Required tasks
1. Using the Adaptive Radix Tree post, decide whether each statement agrees with it. Answer yes or no for each and quote the deciding words. (a) Node48 locates its children by direct indexing. (b) The adaptive radix tree was first presented in a paper at VLDB 2013. (c) The implementation in the post is built on 32-bit integer keys.
2. Resume the Adaptive Radix Tree post from the point where the text stops.

Passage given
Building Adaptive Radix Tree (ART) from Scratch: Node4 Internals and Bitwise Optimizations

Introduction
Node types
Domain Model Design: Understanding ArtNode4
Pseudocode: Inserting into ArtNode4
- Bitwise Optimizations
  - extractByteAtLevel: Routing Byte Extraction
  - tryBranching: Shared Prefix Detection and Node Spl …
Pseudocode: Retrieving from ArtNode4
- Bitwise Optimizations
  - Prefix Mismatch Shortcut
Full Implementation on GitHub

Introduction

Adaptive Radix Tree (ART) is a fast, space-efficient data structure designed to combine the cache-friendliness of tries with the compactness of binary search trees. Originally introduced in the paper “The Adaptive Radix Tree: ARTful Indexing for Main-Memory Databases” (VLDB 2013), ART dynamically adapts the node type depending on the number of children at each level.

Node types

Node4: Stores up to 4 children (linear search, compact)
Node16: Up to 16 children (binary search or SIMD scan)
Node48: Up to 48 children using an index array
Node256: Fully expanded, using direct indexing

Each node type is tuned for different key fan-out scenarios, allowing the tree to remain both shallow and efficient.

What We’re Building

In this post, we begin with the Node4 implementation — the smallest and most cache-friendly variant — as the foundational step for a complete ART. We will:

Use 64-bit long keys, byte-wise decomposed
Apply bit-level tuning and prefix compression
Build a clean structure called LongAdaptiveRadixMap around it

This is not just an academic exercise — our LongAdaptiveRadixMap will serve as the core in-memory data structure powering a high-performance matching engine (like those used in HFT exchanges or order books). From here, we’ll extend the work to support:

Other node types (Node16 → Node256)

Data section
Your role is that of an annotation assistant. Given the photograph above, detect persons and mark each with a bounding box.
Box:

Outputs in order
1.
(a) No: "Node48: Up to 48 children using an index array"
(b) Yes: "Originally introduced in the paper “The Adaptive Radix Tree: ARTful Indexing for Main-Memory Databases” (VLDB 2013)"
(c) No: "Use 64-bit long keys, byte-wise decomposed"

2.
SIMD optimizations with Rust implementation
Concurrency-safe design for production use

The Running Example

Value	7	6	5	4	3	2	1	0	hex literal
V₁	AB	CD	EF	12	34	56	78	90	`0xABCDEF1234567890`
V₂	AB	CD	EF	12	34	56	78	91	`0xABCDEF1234567891`
V₃	AB	CD	EF	12	34	56	78	92	`0xABCDEF1234567892`
V₄	AB	CD	EF	CD	AB	56	78	CD	`0xABCDEFCDAB5678CD`

Byte 0 = right‑most; byte 7 = left‑most.

Step‑by‑Step Construction

Insertion 1

Call	Action & Reason
`put(V₁)`	Tree is empty → create `ArtNode4` at level 0 with one child (0x90)

ArtNode4[level=0, key=0xabcdef1234567890, children=1]
├─ key[0]=0x90 → V1

Insertion 2

Call	Action & Reason
`put(V₂)`	Same 7-byte prefix, differs at byte 0 (0x91) → append new child, keep keys sorted

ArtNode4[level=0, key=0xabcdef1234567890, children=2]
├─ key[0]=0x90 → V1
├─ key[1]=0x91 → V2

Insertion 3

Call	Action & Reason
`put(V₃)`	Same logic → append third child at byte 0 (0x92)

ArtNode4[level=0, key=0xabcdef1234567890, children=3]
├─ key[0]=0x90 → V1
├─ key[1]=0x91 → V2
├─ key[2]=0x92 → V3

Insertion 4

Call	Action & Reason
`put(V₄)`	Prefix diverges at byte 4 and byte 0 → create `ArtNode4` at level 32, split path, reinsert subtree & new branch

ArtNode4[level=32, key=0xabcdef1234567890, children=2]
├─ key[0]=0x12
│  ArtNode4[level=0, key=0xabcdef1234567890, children=3]
│  ├─ key[0]=0x90 → V1
│  ├─ key[1]=0x91 → V2
│  ├─ key[2]=0x92 → V3
├─ key[1]=0xCD
│  ArtNode4[level=0, key=0xabcdefcdab5678cd, children=1]
│  ├─ key[0]=0xCD → V4

Domain Model Design: Understanding `ArtNode4`

To deeply understand how insertion and retrieval work in an Adaptive Radix Tree (ART), we must first understand the structure of a node — in this case, ArtNode4, which supports up to 4 children.

Each node maintains three core pieces of information:

1. `nodeLevel`: The Routing Level

Indicates which byte of the key this node routes on.
Each key is 8 bytes (for long), and nodeLevel is always a multiple of 8.
Example:
If nodeLevel = 16, it means we’re matching on the 3rd byte of the key (byte index = 16 / 8 = 2).

2. `prefix`: Shared Path for All Children

Every child node must share a common prefix up to the nodeLevel.
The prefix is used for path compression, so the tree stays compact.
Example:
If a node is at nodeLevel = 24 and its prefix is 0x123456, all children must have keys starting with 0x123456.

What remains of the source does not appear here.